(CNSNews.com) - The Supreme Court on Thursday ruled that "no citizen, not even the President, is categorically above the common duty to produce evidence when called upon in a criminal proceeding.
"We reaffirm that principle today and hold that the President is neither absolutely immune from state criminal subpoena seeking his private papers nor entitled to a heightened standard of need."
The 7-2 ruling, written by Chief Justice John Roberts, makes it possible for Manhattan prosecutors to eventually get their hands on Trump's business and financial records as part of their Stormy Daniels hush-money investigation.
The majority opinion noted that the arguments presented to the Supreme Court and in the lower Court of Appeals "were limited to absolute immunity and heightened need. The Court of Appeals, however, has directed that the case be returned to the District Court, where the President may raise further arguments as appropriate."
So it isn't over yet for the president, but it looks likely that the subpoena for his financial and business records could stand after additional litigation.
Liberal Justices Ginsburg, Breyer, Sotomayor and Kagan joined Roberts in his opinion. Justice Kavanaugh filed a concurring opinion, in which Justice Gorsuch joined. Justices Thomas and Alito filed dissenting opinions.
Manhattan District Attorney Cyrus Vance, Jr., called the 7-2 ruling "a tremendous victory for our nation's system of justice."
President Trump reacted in a flurry of tweets, including these two:
-- The Supreme Court sends case back to Lower Court, arguments to continue. This is all a political prosecution. I won the Mueller Witch Hunt, and others, and now I have to keep fighting in a politically corrupt New York. Not fair to this Presidency or Administration.
-- Courts in the past have given “broad deference”. BUT NOT ME!

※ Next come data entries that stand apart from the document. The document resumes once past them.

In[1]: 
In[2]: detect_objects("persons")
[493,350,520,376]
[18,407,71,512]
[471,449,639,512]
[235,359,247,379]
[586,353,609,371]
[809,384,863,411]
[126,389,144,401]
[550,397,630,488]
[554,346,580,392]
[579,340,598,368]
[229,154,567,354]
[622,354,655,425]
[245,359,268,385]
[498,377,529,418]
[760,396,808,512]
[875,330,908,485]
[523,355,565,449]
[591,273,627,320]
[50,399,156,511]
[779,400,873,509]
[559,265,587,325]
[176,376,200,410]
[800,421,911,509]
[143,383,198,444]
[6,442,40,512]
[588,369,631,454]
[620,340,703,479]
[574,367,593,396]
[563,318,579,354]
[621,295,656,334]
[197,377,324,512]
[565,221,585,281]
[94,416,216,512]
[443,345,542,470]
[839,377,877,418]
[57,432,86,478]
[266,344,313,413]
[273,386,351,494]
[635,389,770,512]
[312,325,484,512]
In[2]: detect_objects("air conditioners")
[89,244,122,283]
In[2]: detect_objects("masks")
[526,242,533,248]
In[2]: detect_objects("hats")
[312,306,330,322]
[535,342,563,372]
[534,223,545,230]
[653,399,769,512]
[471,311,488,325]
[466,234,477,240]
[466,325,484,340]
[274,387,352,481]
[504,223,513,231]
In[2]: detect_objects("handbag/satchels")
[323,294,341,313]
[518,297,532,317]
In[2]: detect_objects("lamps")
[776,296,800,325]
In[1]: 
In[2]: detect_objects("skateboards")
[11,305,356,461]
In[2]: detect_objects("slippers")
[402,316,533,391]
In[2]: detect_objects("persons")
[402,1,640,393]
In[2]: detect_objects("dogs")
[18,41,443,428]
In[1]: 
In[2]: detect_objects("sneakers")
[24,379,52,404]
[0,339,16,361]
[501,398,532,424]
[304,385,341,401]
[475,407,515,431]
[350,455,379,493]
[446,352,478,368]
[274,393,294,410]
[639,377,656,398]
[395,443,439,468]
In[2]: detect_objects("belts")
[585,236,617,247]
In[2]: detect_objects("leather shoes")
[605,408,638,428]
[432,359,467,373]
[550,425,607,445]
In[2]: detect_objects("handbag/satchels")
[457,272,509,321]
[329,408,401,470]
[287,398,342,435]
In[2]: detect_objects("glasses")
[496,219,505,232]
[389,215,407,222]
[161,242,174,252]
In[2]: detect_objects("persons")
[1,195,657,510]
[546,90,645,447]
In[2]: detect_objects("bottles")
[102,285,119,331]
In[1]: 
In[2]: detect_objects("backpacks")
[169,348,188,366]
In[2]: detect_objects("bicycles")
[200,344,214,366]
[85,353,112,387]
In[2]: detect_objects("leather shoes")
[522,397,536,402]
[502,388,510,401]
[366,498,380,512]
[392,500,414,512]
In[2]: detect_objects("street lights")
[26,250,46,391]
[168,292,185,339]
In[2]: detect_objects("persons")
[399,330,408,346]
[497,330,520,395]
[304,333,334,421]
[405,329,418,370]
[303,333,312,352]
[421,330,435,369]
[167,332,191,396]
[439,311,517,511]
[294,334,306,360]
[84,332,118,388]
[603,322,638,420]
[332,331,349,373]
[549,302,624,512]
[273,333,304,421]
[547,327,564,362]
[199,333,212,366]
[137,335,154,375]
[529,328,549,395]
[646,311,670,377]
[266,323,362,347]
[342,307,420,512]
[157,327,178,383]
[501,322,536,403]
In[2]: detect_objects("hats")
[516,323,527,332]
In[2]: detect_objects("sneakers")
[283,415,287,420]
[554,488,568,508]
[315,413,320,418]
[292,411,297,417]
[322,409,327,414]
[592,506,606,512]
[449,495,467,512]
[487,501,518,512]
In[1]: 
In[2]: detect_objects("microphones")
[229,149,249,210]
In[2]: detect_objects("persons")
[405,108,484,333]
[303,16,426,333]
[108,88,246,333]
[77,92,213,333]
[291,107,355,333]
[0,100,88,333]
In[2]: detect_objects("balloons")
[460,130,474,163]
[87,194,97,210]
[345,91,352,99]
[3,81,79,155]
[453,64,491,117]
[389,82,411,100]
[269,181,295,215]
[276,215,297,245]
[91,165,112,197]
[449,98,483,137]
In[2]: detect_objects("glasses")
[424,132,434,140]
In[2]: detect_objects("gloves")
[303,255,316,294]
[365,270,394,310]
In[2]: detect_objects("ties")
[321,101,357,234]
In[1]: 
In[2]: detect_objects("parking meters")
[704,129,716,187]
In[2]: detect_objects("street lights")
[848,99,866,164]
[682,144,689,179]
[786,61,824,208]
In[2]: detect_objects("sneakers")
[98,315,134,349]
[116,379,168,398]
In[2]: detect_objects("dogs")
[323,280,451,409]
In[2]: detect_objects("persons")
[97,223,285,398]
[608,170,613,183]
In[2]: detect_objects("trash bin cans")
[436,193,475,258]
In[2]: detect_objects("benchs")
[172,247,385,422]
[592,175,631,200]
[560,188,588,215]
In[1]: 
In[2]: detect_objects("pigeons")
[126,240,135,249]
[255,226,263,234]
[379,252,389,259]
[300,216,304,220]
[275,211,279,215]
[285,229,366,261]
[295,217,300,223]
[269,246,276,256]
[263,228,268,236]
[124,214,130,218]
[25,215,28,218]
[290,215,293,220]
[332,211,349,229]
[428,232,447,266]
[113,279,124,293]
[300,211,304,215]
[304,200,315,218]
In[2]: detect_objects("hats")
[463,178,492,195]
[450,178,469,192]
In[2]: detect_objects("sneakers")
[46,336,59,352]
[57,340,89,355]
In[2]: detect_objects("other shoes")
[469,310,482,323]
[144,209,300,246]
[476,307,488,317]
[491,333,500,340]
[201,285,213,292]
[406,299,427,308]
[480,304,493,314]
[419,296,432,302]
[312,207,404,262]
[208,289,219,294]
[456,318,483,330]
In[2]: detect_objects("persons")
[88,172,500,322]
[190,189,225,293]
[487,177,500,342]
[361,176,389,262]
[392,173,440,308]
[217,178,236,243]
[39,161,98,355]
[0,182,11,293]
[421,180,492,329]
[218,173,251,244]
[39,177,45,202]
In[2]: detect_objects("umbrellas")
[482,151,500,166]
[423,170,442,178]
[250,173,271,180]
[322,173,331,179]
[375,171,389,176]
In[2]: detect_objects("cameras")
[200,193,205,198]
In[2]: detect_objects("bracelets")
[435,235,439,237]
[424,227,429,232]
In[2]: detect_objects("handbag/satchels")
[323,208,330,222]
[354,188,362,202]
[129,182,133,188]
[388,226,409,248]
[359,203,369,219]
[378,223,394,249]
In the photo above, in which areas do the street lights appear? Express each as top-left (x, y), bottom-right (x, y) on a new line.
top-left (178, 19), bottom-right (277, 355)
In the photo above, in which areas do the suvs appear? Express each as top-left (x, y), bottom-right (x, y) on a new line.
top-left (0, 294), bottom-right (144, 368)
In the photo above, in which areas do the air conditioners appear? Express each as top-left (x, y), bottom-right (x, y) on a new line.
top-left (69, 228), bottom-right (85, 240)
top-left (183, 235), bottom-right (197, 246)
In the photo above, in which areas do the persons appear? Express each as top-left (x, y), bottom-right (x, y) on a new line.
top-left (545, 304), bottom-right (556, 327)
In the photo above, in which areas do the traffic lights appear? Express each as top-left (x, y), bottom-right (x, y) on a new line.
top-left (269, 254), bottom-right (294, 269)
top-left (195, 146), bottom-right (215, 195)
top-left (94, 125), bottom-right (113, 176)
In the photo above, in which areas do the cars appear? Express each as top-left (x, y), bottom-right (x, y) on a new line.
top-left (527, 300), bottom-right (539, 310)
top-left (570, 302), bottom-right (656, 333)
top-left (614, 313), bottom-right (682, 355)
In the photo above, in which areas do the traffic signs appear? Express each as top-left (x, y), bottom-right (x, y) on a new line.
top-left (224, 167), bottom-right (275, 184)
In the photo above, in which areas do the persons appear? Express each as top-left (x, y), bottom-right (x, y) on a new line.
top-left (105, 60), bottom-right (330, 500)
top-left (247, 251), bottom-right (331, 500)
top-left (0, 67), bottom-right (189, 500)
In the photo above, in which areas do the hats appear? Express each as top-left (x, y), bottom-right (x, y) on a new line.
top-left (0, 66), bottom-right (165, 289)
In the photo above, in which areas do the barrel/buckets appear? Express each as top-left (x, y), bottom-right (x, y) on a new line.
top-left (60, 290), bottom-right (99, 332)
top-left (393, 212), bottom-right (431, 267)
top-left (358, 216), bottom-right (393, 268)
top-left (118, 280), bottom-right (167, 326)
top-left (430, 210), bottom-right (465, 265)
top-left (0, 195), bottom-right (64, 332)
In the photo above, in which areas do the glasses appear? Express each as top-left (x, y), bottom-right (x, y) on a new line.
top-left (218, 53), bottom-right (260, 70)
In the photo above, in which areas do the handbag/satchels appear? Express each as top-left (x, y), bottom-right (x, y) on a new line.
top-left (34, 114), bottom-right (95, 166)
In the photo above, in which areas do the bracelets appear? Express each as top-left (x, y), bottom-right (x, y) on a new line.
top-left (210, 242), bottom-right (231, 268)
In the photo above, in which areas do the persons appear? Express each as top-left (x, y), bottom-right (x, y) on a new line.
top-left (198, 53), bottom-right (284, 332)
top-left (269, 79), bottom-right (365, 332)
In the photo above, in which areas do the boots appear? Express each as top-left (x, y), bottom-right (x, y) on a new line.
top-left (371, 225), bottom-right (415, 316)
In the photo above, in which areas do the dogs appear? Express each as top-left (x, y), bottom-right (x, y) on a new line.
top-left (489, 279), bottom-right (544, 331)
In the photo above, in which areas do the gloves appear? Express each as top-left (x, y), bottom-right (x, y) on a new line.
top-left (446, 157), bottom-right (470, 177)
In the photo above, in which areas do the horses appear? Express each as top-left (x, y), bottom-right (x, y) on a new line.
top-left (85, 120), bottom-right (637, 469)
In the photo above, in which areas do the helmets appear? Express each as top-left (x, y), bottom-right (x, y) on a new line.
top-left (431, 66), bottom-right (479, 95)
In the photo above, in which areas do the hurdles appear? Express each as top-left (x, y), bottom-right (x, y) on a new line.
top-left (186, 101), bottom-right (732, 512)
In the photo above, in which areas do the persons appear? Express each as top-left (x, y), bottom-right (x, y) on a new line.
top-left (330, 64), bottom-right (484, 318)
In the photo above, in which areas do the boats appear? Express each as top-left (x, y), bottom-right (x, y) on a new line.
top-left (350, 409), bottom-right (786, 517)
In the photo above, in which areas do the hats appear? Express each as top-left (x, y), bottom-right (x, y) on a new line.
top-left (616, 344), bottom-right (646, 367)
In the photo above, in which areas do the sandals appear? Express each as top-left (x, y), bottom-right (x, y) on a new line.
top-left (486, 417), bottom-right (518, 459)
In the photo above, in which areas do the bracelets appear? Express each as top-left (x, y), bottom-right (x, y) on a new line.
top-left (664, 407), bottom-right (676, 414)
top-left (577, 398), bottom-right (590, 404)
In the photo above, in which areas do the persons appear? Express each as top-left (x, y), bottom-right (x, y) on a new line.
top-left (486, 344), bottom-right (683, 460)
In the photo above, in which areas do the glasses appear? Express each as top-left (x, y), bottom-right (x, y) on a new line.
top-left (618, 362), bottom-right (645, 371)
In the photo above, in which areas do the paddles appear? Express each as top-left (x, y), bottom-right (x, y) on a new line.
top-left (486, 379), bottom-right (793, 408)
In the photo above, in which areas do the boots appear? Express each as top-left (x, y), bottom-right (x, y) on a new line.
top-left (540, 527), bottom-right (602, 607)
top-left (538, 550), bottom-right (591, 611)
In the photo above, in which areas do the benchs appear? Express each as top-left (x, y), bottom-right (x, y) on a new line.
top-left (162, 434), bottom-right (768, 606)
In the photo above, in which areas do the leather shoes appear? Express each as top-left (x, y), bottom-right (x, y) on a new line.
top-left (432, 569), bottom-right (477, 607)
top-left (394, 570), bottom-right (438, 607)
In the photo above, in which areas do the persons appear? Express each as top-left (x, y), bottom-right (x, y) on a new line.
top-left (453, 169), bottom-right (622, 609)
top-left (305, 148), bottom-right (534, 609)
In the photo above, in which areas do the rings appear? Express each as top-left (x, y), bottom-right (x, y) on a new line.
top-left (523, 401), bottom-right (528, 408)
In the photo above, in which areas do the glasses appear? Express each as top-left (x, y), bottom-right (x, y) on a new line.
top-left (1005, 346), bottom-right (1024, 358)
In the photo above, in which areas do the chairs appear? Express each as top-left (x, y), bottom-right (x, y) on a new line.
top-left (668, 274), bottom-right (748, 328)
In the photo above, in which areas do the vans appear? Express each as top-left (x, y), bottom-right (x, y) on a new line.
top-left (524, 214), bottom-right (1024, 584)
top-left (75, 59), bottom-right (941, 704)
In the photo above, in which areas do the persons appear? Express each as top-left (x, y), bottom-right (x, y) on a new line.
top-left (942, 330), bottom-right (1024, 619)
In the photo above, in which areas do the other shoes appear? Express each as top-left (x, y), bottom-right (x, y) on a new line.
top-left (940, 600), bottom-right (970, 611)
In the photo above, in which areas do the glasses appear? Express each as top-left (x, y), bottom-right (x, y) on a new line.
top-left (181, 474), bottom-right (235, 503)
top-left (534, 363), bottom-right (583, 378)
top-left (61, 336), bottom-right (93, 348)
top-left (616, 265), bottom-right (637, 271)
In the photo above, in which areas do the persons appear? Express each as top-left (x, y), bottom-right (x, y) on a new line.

In a second and related case, the Supreme Court ruled 7-2 that "Congressional subpoenas for information from the President" -- in this case, Trump's tax returns -- "implicate special concerns regarding the separation of powers."
The ruling said lower courts "did not take adequate account of those concerns." The ruling vacated lower court opinions upholding the congressional subpoenas and sent the case back for further proceedings.
The justices set out four points for the lower court to consider:
First, the courts should "carefully assess whether the asserted legislative purpose" of Congress in seeking Trump's tax returns "warrants the significant step of involving the President and his papers."
Second, to narrow the scope of possible conflict between the branches, the courts should insist on a subpoena no broader than reasonably necessary to support Congress’s professed legislative objective.
Third, the lower courts should consider the nature of the evidence offered by Congress to establish that a subpoena advances a valid legislative purpose.
And fourth, the lower courts should be careful to assess the burdens imposed on the President by a subpoena.
Two justices, Alito and Thomas, filed dissenting opinions.
Referring to additional litigation, House Speaker Pelosi told a news conference on Thursday, "We will continue to go down that path." She added, "it's not good news for the president of the United States."